Predictive robots: our future assistants

One of the biggest challenges in developing Human Machine Interfaces is natural interaction. Solutions such as gesture and voice control have already enabled significant progress to be made in this area. Recently, the focus has also shifted towards controlling machines with thoughts: Brain Machine Interfaces measure brain EEG signals and use these to derive control commands for computers, machines or robots. The DFKI is one of the pioneers in the use of EEG data for interaction with robotic systems. With its latest research project, EXPECT, the research centre is aiming to develop an adaptive, self-learning platform for human-robot collaboration. It should not only enable various forms of active interaction but also be capable of deriving human intention from gestures, speech, eye movements and brain activity: the machine should be able to anticipate what the human is going to do next. Professor Elsa Andrea Kirchner, project leader for the Robotics Innovation Center, provides insights into the project and the state of research on Brain Machine Interfaces.

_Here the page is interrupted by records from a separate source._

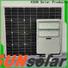 KSUNSOLAR solar powered led flood lights factory for Energy saving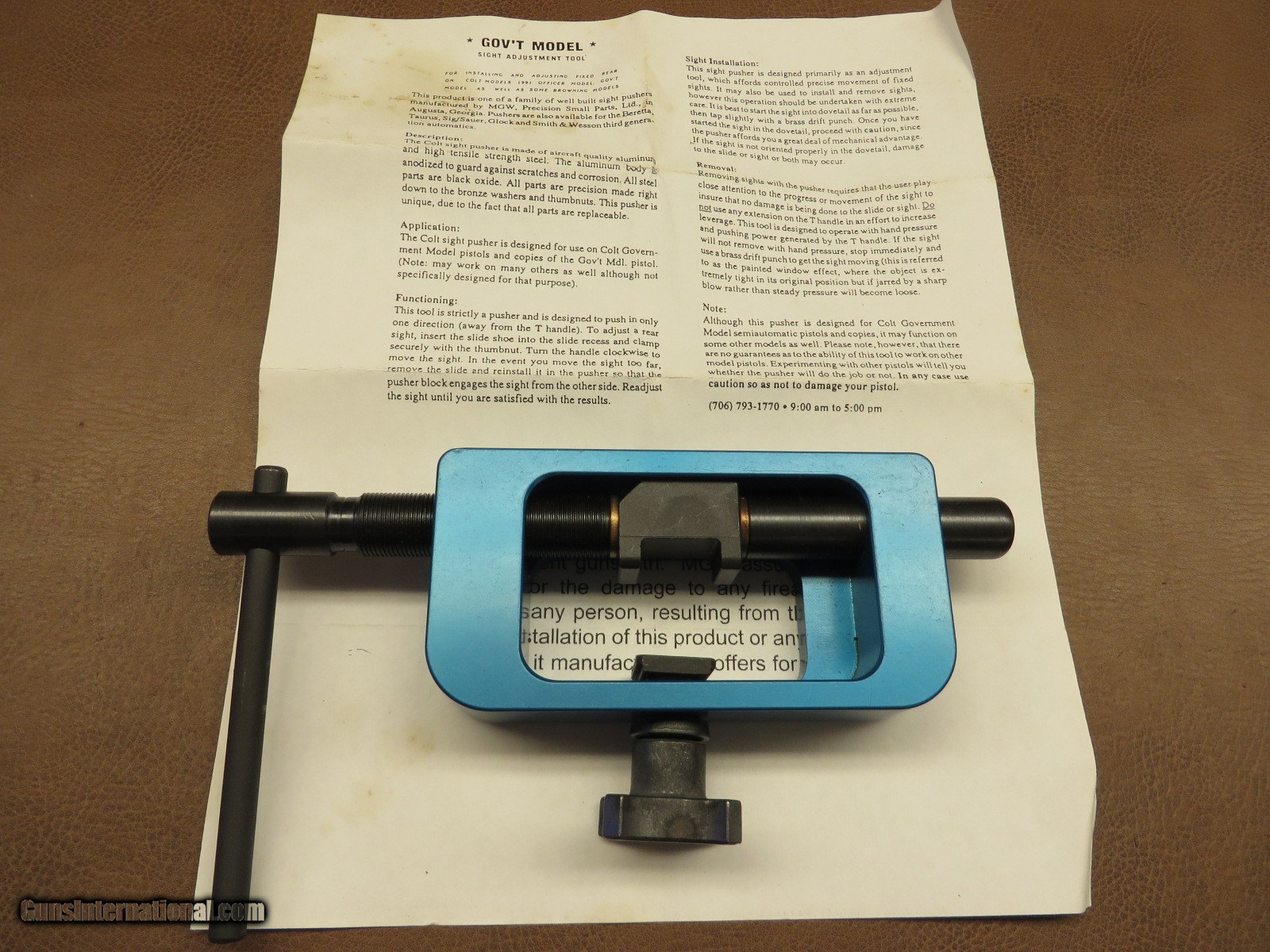 MGW Sight Adjusting Tool #310 CLT for sale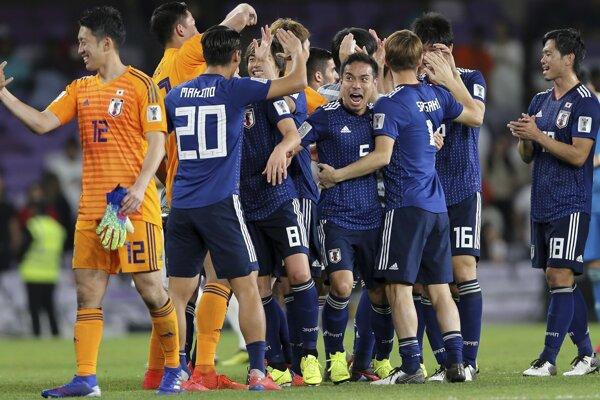 Futbalisti Japonska.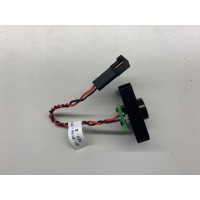 Brooks Automation 001-9114-01 Sensor Assy...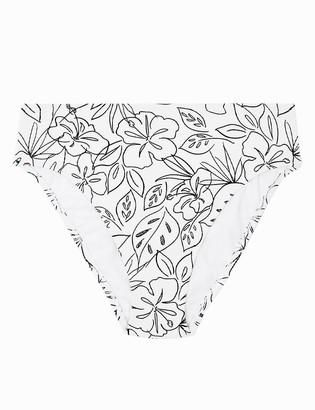 Marks and Spencer Floral Ribbed High Leg Bikini Bottoms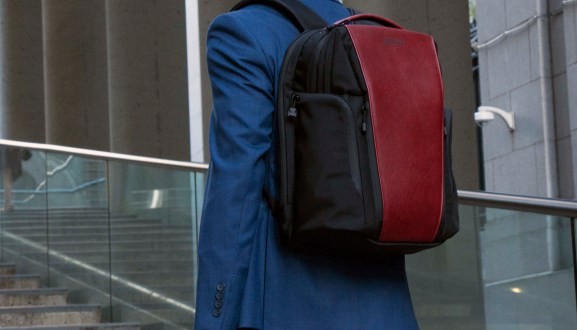 978fd32c01 WaterField s New Crowd-sourced Professional Backpack is Ready to Hit the  Boardroom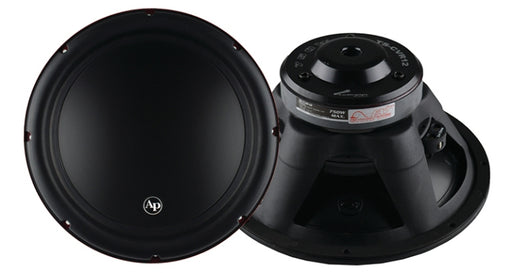 """Audiopipe TS-CAR10 10/"""" Edge Woofer 300 W Rms//Single Voice Coil 600 Watts Max"""
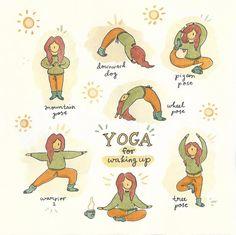 Items similar to Yoga - Art Print, Tree Pose on Etsy Yoga Flow, Yoga Meditation, Yoga Mantras, Yin Yoga, Morning Yoga Stretches, Morning Yoga Routine, Morning Yoga Sequences, Yamas And Niyamas, Eight Limbs Of Yoga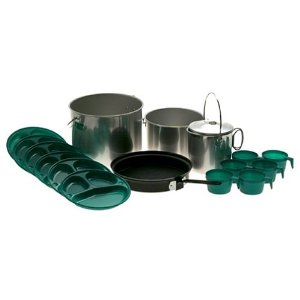 Open Country Weekender 6-Person Cook Set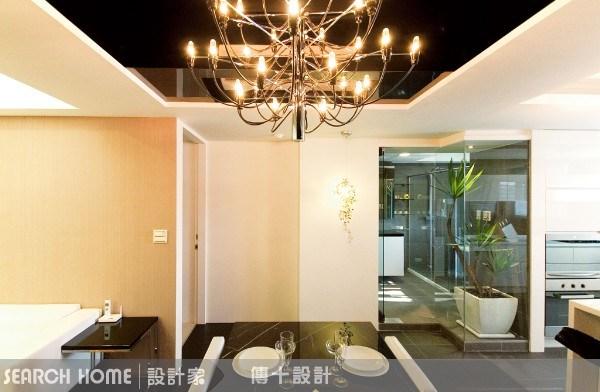 26坪新成屋(5年以下)_奢華風餐廳案例圖片_傳十空間設計_傳十_03之8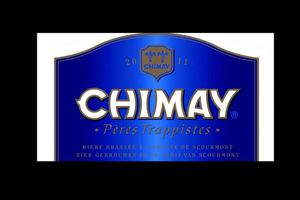 Chimay 2019 : Niko a remis la pression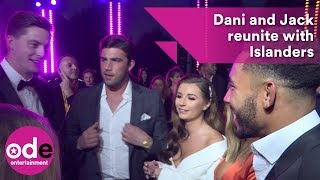 Jack Fincham and Dani Dyer reunite with Love Island cast at ITV Palooza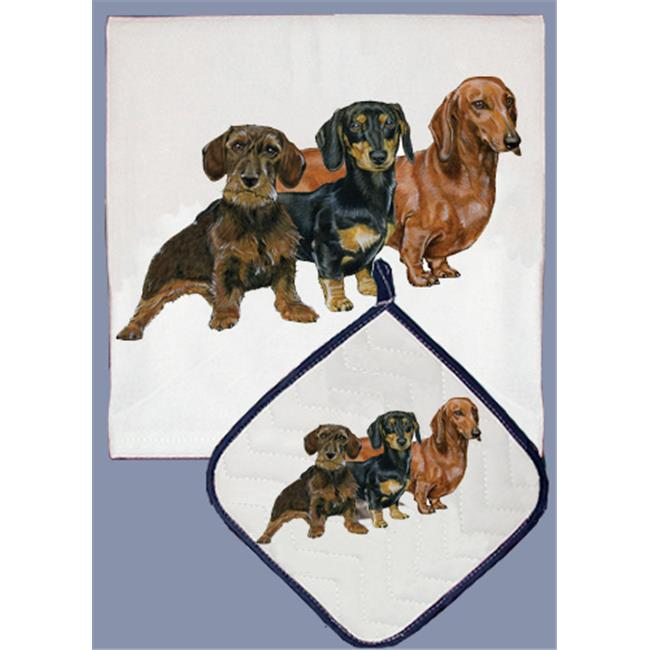 Pipsqueak Productions DP526 Dish Towel and Pot Holder Set Dachshund by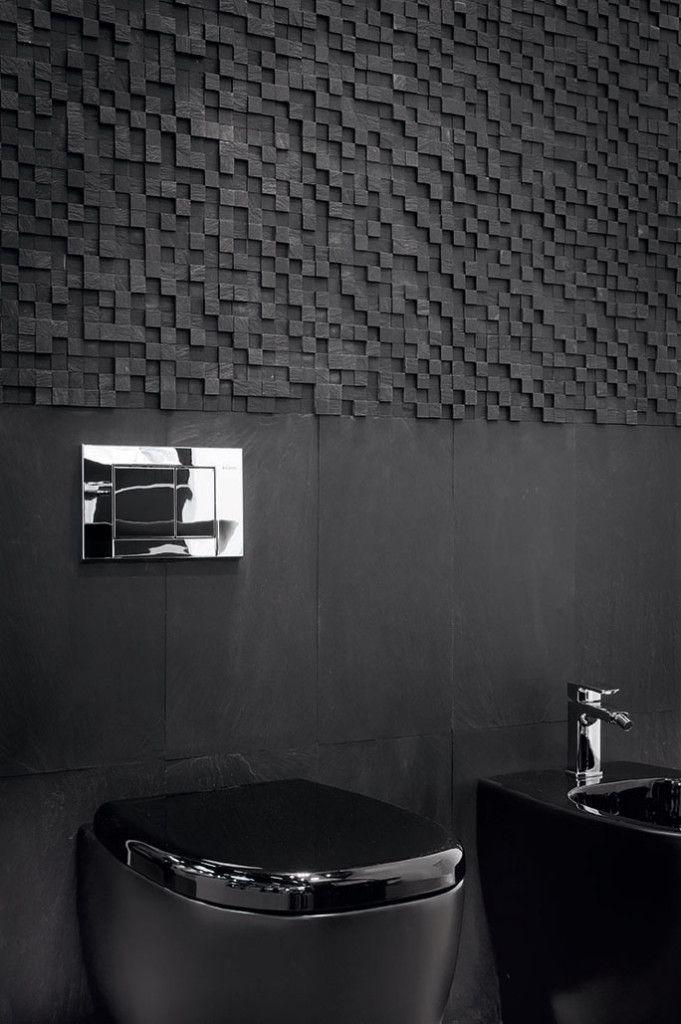 Oltre 20 migliori idee su bagno in ardesia su pinterest - Piastrelle in ardesia ...
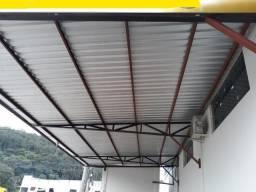 Cobertura - Telhado de metal semi novo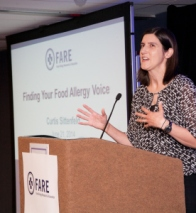 curtis_sittenfeld_fare_conference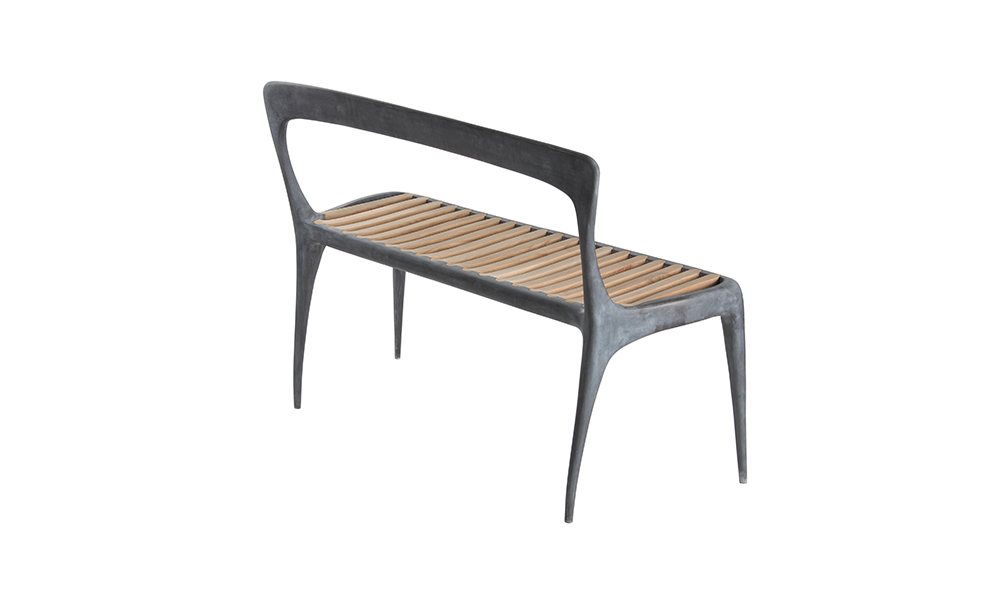 Cast Of Benched : Cast bench products reeves design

Controlling machines with a brain chip is already being tested by companies such as Neuralink and Synchron. Is this indeed the future of Human Machine Interfaces?

Elsa Andrea Kirchner: The problem with interacting with the brain through implanted chips is that you can only reach the part of the brain where the chip is located. You would need to implant many of these chips to obtain a good picture of what the brain is doing. For some purposes, this procedure is certainly useful, such as for stimulating the brain in Parkinson’s disease.

What is the alternative?

E. A. K.: Brain activity can also be measured externally, using electrodes attached to the head. However, when doing this, you are always measuring a sum of activities, so the resolution is lower than with an implanted electrode. Additionally, there is more noise because brain currents are measured through the skin, bones and hair. You therefore need powerful devices to record them, and you need good signal processing and machine learning to interpret the data correctly.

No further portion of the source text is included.